The various circuit facilities should be in place by June.  

Target visitors will be eco-tourists, the focus of Ghana"s current tourist drive:

“Ecotourism is the fastest growing tourism area in the world,” as the Tourism Minister explains. Focusing on historical, cultural and environmental attractions, and often appealing to the more adventurous, less comfort-seeking traveller, ecotourism is already booming in parts of Africa such as The Gambia and Senegal, as well as across South and Latin America.

Now, Ghana is seeking to attract this same market, of special-interest visitors prepared to travel further outside the capital. Mass package tourism is not a goal Ghana is pursuing, says the Tourism Minister, pointing out that ecotourists tend to come for longer and spend more money than those seeking luxury beach holidays.

Last week, the Tourism Ministry even back-tracked on its former goal of bringing one million tourists into the country in 2007 - up from an estimated 500,000 to 600,000 in 2006.

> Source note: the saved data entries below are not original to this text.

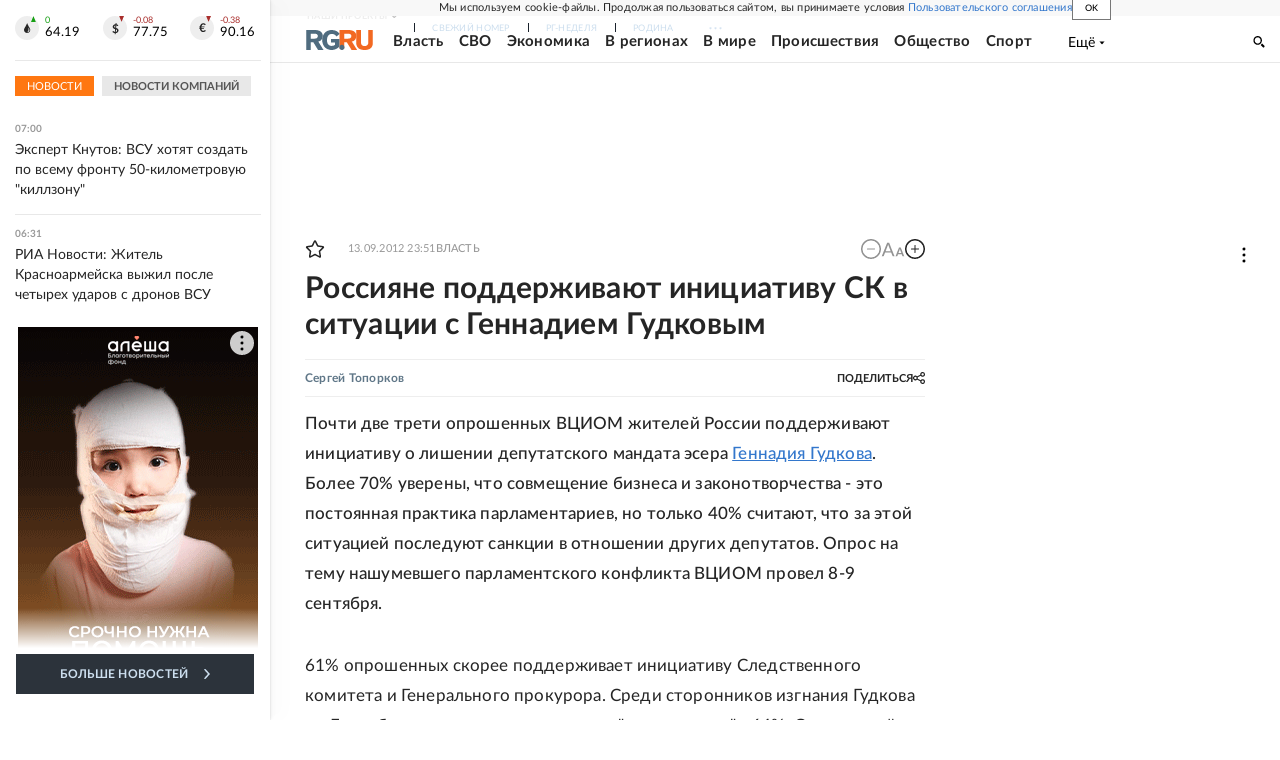

--- FILE ---
content_type: text/html
request_url: https://tns-counter.ru/nc01a**R%3Eundefined*rg_ru/ru/UTF-8/tmsec=mx3_rg_ru/248298631***
body_size: 17
content:
A892761E696F01E5G1768882661:A892761E696F01E5G1768882661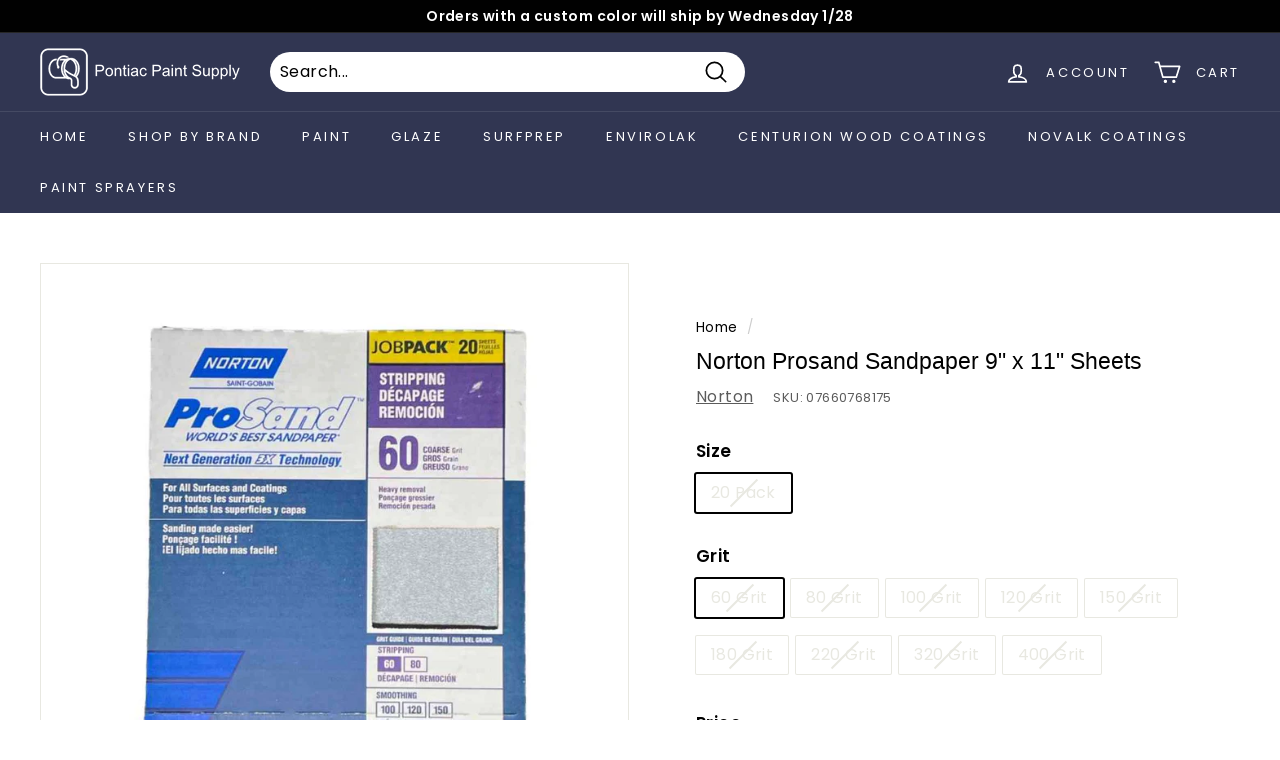

--- FILE ---
content_type: text/javascript
request_url: https://us1-config.doofinder.com/2.x/ed6db55d-18b7-4705-bd67-ddeaef75c042.js
body_size: 750
content:
(function (l, a, y, e, r, s, _) {
  l['DoofinderAppsObject'] = r; l[r] = l[r] || function () { (l[r].q = l[r].q || []).push(arguments) };
  s = a.createElement(y); s.async = 1; s.src = e; _ = a.getElementsByTagName(y)[0]; _.parentNode.insertBefore(s, _)
})(window, document, 'script', 'https://cdn.doofinder.com/apps/loader/2.x/loader.min.js', 'doofinderApp');

doofinderApp("config", "store", "ed6db55d-18b7-4705-bd67-ddeaef75c042")
doofinderApp("config", "zone", "us1")

doofinderApp("config", "settings",
[{"vsn":"1.0","apps":[{"name":"layer","type":"search","options":{"trigger":"input[name='q'], #SearchInput, input[name='search_query'], input[id^='search_query'], header .header__search details summary, header button.site-header__search-toggle","zone":"us1","url_hash":null},"overrides":{"autoload":{"desktop":null,"mobile":null},"layout":"Fullscreen","custom_css":{"desktop":[""],"mobile":[""]},"custom_properties":{"desktop":["--df-accent-primary: #313652;\n--df-accent-primary-hover: #272B42;\n--df-accent-primary-active: #1E2132;\n--df-accent-on-primary: #FFFFFF;\n--df-card-flag-in-stock-color: #313652;"],"mobile":["--df-accent-primary: #313652;\n--df-accent-primary-hover: #272B42;\n--df-accent-primary-active: #1E2132;\n--df-accent-on-primary: #FFFFFF;\n--df-card-flag-in-stock-color: #313652;"]},"search_query_retention":true}}],"settings":{"defaults":{"currency":"CAD","language":"en","hashid":"5ea39e9e28183ada1944a5c1b61d2b7c"},"account_code":"189df37332d846fbfd2275489dc626","search_engines":{"en":{"CAD":"5ea39e9e28183ada1944a5c1b61d2b7c"}},"checkout_css_selector":null,"checkout_summary_urls":[],"checkout_confirmation_urls":[{"value":"/thank_you","match_type":"regex"},{"value":"/thank-you","match_type":"regex"}],"sales_api_integration":null,"require_cookies_consent":false,"page_type_mappings":[{"id":3584,"type":"home","match_conditions":[]},{"id":18165,"type":"product_pages","match_conditions":[]},{"id":32746,"type":"category_pages","match_conditions":[]},{"id":47327,"type":"shopping_cart","match_conditions":[]}],"register_visits":true,"register_checkouts":true,"ga4_integration":false,"integrations_list":[],"platform_integration_type":"shopify"}}])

“At the time when that target was set in 2000, the average tourist was spending about one week here, and roughly $1,200. Now, the average tourist is spending $1,934 – which means we only need to receive about 700,000 to 800,000 to reach our $1.5bn annual income target.”

It needs to make a great deal more, however, if it is to reach the lofty heights of other tourism destinations: Thailand is very similar to Ghana in terms of population and national resources. It has beautiful beaches, rainforests, mountains and culture – just like Ghana. It brings in ¢26bn in tourism revenue every year.

“This cocoa circuit initiative will give us a path into ecotourism,” says the Tourism Minister, “but also – strangely enough – set us up well for some of the largest new developing outbound markets, which are Japan, Korea and China.”

In Japan, the brand leader for chocolate confectionary is a make called Ghana; and in Korea, the same thing. In China, with a population now over 1.3 million and still growing, chocolate is a product rapidly growing in popularity as markets open up to outside produce and the effects of globalistion are found. Industry analysts expect the Eastern giant to soon take the place as the world’s biggest chocolate consumer.

Other commodity circuits are also being developed in Ghana, to encourage the “historical, cultural, environmental” lure of Ghana for the eco-tourist. A gold circuit will include tours of mines and mining communities, a mining museum and visits to jewellers.

Cultural circuits include a trail in the Northern Region, so tourists can see the way people live, their beliefs, and the Joseph Project pilgrimage root will see African Americans and others re-tracing the route of former West African slaves, right down through the country through the slave towns of the North to the trading towns and the final fortress destinations on the coast.